Kerrey’s admissions came in The New York Times Magazine, a story initially quashed by the television networks. Clearly indictable under existing war crime statutes, Kerrey participated in a cover-up of his unit’s killings for nearly three decades while he used his claims to valour to promote his political career.

Following The New York Times revelations, though, two interesting things happened, both relating to how history is constructed, not only as a vision of the past, but as a call to action in the future. In that context, Kerrey’s thinking about his experience in Vietnam, written not too long after he returned, is instructive.

As the Times article developed, Kerrey and his friends first began to commiserate with one another about the tough times they had, the strain on their consciences, the difficulty they had in living with dirty secrets, how their reputations of valour may be imperfect. Besides, what were we to do when everyone was an enemy? This experience traces the path of many convicted fascist war criminals in Germany who, exposed long after WWII closed, said the same thing.

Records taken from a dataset
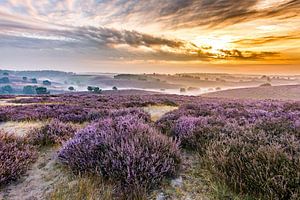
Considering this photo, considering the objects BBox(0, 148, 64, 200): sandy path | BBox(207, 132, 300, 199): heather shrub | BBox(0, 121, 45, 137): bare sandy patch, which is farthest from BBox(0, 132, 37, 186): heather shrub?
BBox(207, 132, 300, 199): heather shrub

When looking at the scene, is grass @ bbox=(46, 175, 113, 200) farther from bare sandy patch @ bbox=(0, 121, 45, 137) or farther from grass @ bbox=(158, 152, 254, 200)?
bare sandy patch @ bbox=(0, 121, 45, 137)

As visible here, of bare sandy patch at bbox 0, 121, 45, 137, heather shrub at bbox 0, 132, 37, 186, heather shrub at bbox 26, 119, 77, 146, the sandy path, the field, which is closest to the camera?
the field

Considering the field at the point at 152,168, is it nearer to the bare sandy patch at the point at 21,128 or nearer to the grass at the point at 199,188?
the grass at the point at 199,188

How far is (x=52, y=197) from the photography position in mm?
2926

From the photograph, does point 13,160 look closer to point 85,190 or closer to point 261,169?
point 85,190

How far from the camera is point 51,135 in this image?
5.65 meters

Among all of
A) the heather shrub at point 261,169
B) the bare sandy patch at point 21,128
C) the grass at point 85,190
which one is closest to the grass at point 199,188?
the heather shrub at point 261,169

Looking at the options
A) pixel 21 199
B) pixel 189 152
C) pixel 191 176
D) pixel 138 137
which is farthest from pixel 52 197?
pixel 189 152

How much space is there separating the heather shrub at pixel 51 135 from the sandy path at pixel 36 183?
0.98 metres

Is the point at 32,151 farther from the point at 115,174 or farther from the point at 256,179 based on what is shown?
the point at 256,179

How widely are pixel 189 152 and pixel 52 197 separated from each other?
8.77ft

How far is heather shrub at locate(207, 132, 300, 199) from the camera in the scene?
2541mm

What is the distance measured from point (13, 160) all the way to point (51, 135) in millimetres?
1674

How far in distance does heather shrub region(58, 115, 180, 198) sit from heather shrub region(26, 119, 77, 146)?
1552 mm
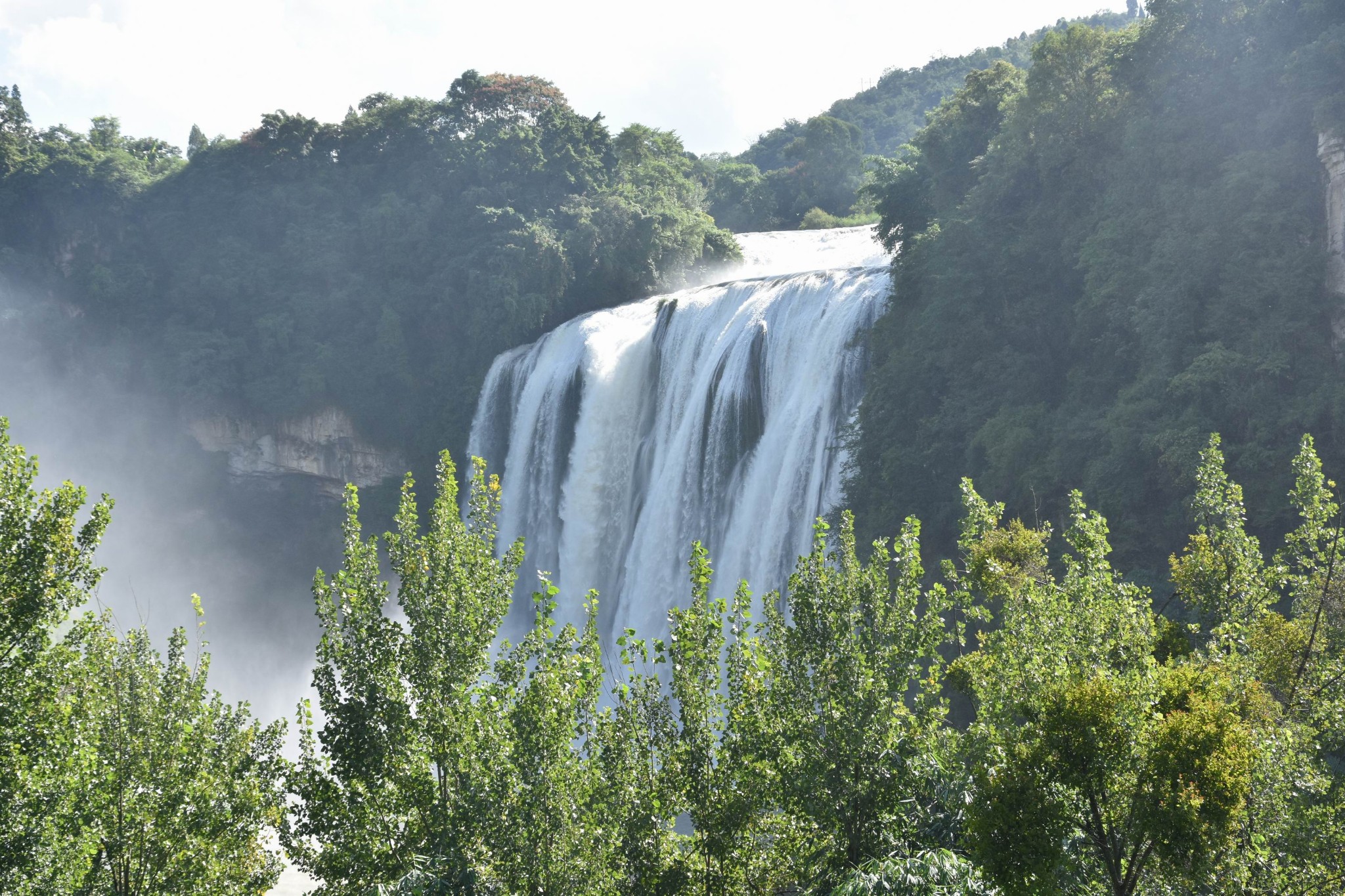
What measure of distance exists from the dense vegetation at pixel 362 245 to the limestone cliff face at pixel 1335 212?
1213 inches

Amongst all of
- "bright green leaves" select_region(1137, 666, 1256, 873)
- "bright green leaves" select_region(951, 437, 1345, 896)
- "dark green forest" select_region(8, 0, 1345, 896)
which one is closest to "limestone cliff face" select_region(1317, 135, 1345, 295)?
"dark green forest" select_region(8, 0, 1345, 896)

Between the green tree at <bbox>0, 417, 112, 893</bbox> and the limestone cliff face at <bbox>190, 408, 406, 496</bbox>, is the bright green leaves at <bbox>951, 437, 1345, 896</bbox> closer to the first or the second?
the green tree at <bbox>0, 417, 112, 893</bbox>

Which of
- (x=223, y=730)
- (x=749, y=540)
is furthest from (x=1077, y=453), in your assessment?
(x=223, y=730)

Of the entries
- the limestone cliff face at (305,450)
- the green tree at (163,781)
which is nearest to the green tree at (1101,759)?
the green tree at (163,781)

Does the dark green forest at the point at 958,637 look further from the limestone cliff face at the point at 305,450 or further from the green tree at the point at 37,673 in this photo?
the limestone cliff face at the point at 305,450

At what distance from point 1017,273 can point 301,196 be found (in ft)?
134

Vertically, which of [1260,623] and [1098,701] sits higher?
[1098,701]

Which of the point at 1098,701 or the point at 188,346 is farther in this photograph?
the point at 188,346

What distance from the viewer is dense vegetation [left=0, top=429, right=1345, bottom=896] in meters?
9.35

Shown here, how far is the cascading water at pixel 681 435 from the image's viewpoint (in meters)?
27.2

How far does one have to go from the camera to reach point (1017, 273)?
26547 mm

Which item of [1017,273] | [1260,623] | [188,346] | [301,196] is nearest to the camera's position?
[1260,623]

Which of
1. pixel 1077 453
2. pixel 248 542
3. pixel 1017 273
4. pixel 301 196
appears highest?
pixel 301 196

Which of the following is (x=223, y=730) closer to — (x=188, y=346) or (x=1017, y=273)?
(x=1017, y=273)
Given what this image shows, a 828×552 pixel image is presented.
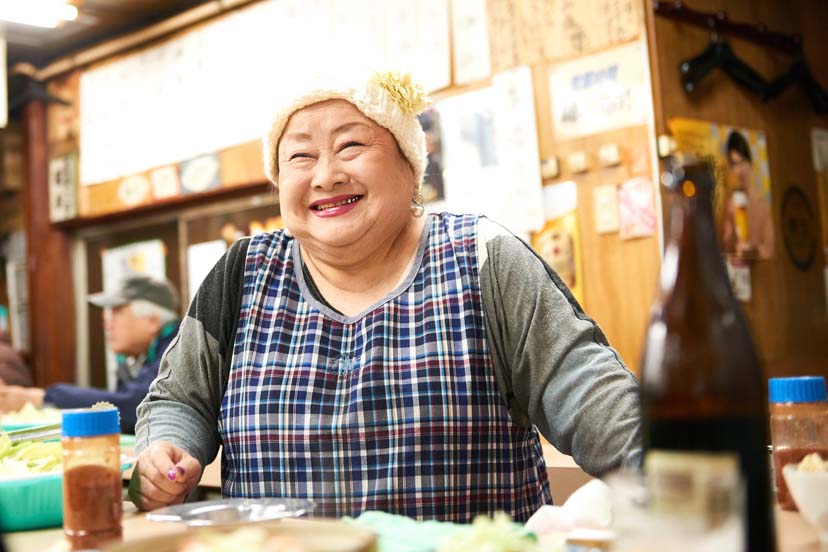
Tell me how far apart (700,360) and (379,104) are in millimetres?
1107

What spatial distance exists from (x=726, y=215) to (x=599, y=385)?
2219 mm

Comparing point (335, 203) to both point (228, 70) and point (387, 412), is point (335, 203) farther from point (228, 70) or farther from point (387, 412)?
point (228, 70)

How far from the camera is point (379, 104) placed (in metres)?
1.69

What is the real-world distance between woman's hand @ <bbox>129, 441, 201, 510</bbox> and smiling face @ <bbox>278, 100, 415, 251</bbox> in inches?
19.4

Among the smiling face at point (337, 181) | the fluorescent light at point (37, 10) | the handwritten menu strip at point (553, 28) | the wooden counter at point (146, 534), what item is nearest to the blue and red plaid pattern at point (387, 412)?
the smiling face at point (337, 181)

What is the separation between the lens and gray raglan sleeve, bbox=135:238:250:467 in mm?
1583

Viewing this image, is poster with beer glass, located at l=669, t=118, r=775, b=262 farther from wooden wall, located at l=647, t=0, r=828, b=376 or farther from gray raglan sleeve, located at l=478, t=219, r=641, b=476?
gray raglan sleeve, located at l=478, t=219, r=641, b=476

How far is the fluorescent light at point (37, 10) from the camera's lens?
125 inches

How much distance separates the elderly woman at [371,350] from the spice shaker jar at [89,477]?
281 millimetres

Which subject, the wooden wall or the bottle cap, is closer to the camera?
the bottle cap

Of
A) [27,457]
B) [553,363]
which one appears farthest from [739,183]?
[27,457]

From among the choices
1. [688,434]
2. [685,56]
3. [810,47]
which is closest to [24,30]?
[685,56]

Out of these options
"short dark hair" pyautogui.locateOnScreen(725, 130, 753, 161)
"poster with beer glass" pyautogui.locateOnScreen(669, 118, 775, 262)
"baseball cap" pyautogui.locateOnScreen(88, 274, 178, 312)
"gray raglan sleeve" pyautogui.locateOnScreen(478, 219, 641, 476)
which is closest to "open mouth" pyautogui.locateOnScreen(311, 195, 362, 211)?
"gray raglan sleeve" pyautogui.locateOnScreen(478, 219, 641, 476)

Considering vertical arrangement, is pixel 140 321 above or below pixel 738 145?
below
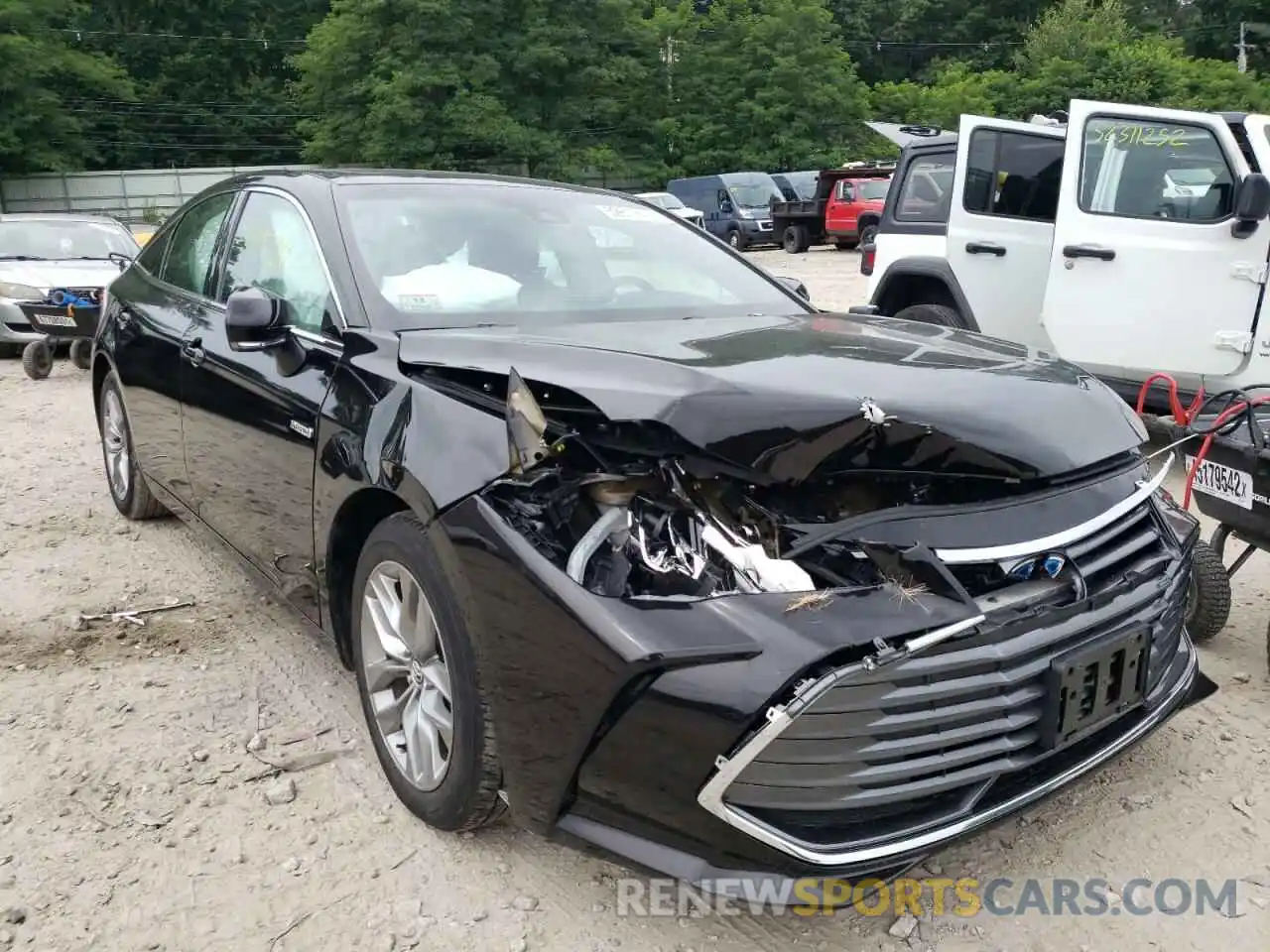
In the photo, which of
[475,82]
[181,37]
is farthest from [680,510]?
[181,37]

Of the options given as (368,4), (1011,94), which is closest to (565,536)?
(368,4)

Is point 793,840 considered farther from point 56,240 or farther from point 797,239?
point 797,239

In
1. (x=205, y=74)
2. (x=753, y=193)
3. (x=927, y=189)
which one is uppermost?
(x=205, y=74)

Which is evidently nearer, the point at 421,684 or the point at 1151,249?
the point at 421,684

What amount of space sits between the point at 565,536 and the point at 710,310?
146 centimetres

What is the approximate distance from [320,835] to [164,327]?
7.50 feet

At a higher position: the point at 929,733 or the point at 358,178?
the point at 358,178

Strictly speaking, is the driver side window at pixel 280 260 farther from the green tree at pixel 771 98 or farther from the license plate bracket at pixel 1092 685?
the green tree at pixel 771 98

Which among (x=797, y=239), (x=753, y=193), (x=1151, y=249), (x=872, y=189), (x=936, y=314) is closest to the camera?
(x=1151, y=249)

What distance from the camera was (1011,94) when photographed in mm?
41219

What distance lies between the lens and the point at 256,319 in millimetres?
2863

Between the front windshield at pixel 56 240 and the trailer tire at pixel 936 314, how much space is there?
7.94 m

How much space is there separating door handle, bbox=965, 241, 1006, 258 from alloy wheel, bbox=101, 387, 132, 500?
511cm

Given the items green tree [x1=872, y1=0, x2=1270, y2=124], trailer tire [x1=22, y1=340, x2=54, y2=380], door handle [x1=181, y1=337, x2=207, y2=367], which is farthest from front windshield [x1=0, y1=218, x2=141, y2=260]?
green tree [x1=872, y1=0, x2=1270, y2=124]
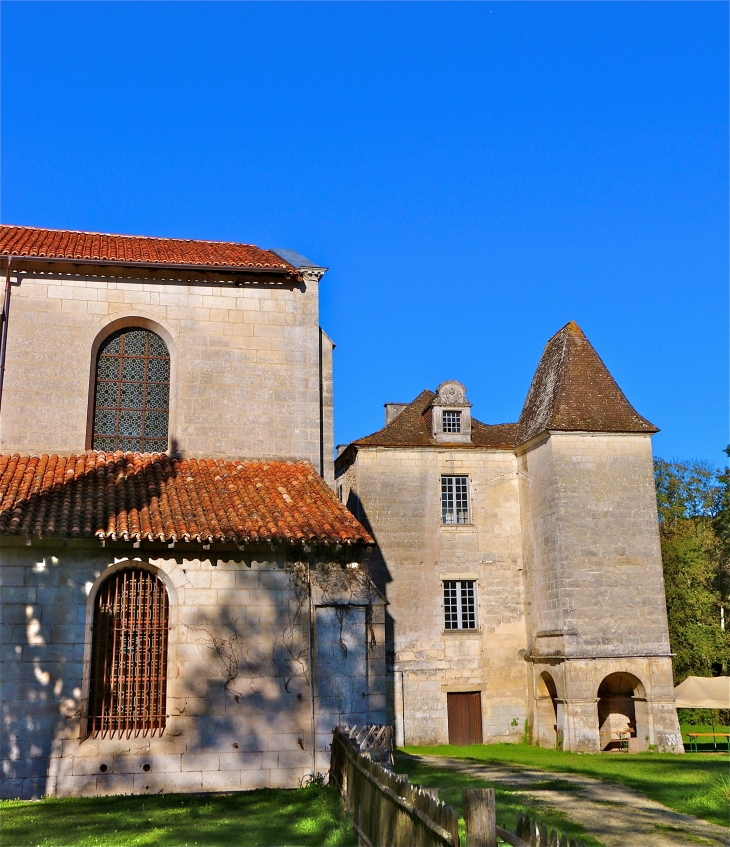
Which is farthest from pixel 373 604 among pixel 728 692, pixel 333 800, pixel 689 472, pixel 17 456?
pixel 689 472

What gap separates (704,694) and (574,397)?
1071cm

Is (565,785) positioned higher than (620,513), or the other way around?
(620,513)

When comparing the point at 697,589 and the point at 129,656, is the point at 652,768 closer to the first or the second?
the point at 129,656

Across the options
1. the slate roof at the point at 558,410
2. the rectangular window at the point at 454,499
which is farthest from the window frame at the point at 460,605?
the slate roof at the point at 558,410

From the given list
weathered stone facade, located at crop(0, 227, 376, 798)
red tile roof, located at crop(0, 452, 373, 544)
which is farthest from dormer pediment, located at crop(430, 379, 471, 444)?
red tile roof, located at crop(0, 452, 373, 544)

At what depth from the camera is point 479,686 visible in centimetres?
2670

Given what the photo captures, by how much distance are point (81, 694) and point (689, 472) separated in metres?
34.2

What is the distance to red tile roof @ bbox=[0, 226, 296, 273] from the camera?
17.9 meters

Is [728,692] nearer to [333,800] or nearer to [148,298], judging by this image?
[333,800]

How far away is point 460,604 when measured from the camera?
2736 cm

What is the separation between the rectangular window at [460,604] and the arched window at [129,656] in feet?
47.2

TASKS AND EXERCISES –
1) In the extract about Kerrey, which publication carried Kerrey's admissions?
2) Reproduce the extract about Kerrey from "Following The New" to "the same thing.".
This material is separate from the extract about Kerrey and unrelated to it.

ANSWERS FOR THE EXERCISE –
1) The New York Times Magazine.

2)
Following The New York Times revelations, though, two interesting things happened, both relating to how history is constructed, not only as a vision of the past, but as a call to action in the future. In that context, Kerrey’s thinking about his experience in Vietnam, written not too long after he returned, is instructive.

As the Times article developed, Kerrey and his friends first began to commiserate with one another about the tough times they had, the strain on their consciences, the difficulty they had in living with dirty secrets, how their reputations of valour may be imperfect. Besides, what were we to do when everyone was an enemy? This experience traces the path of many convicted fascist war criminals in Germany who, exposed long after WWII closed, said the same thing.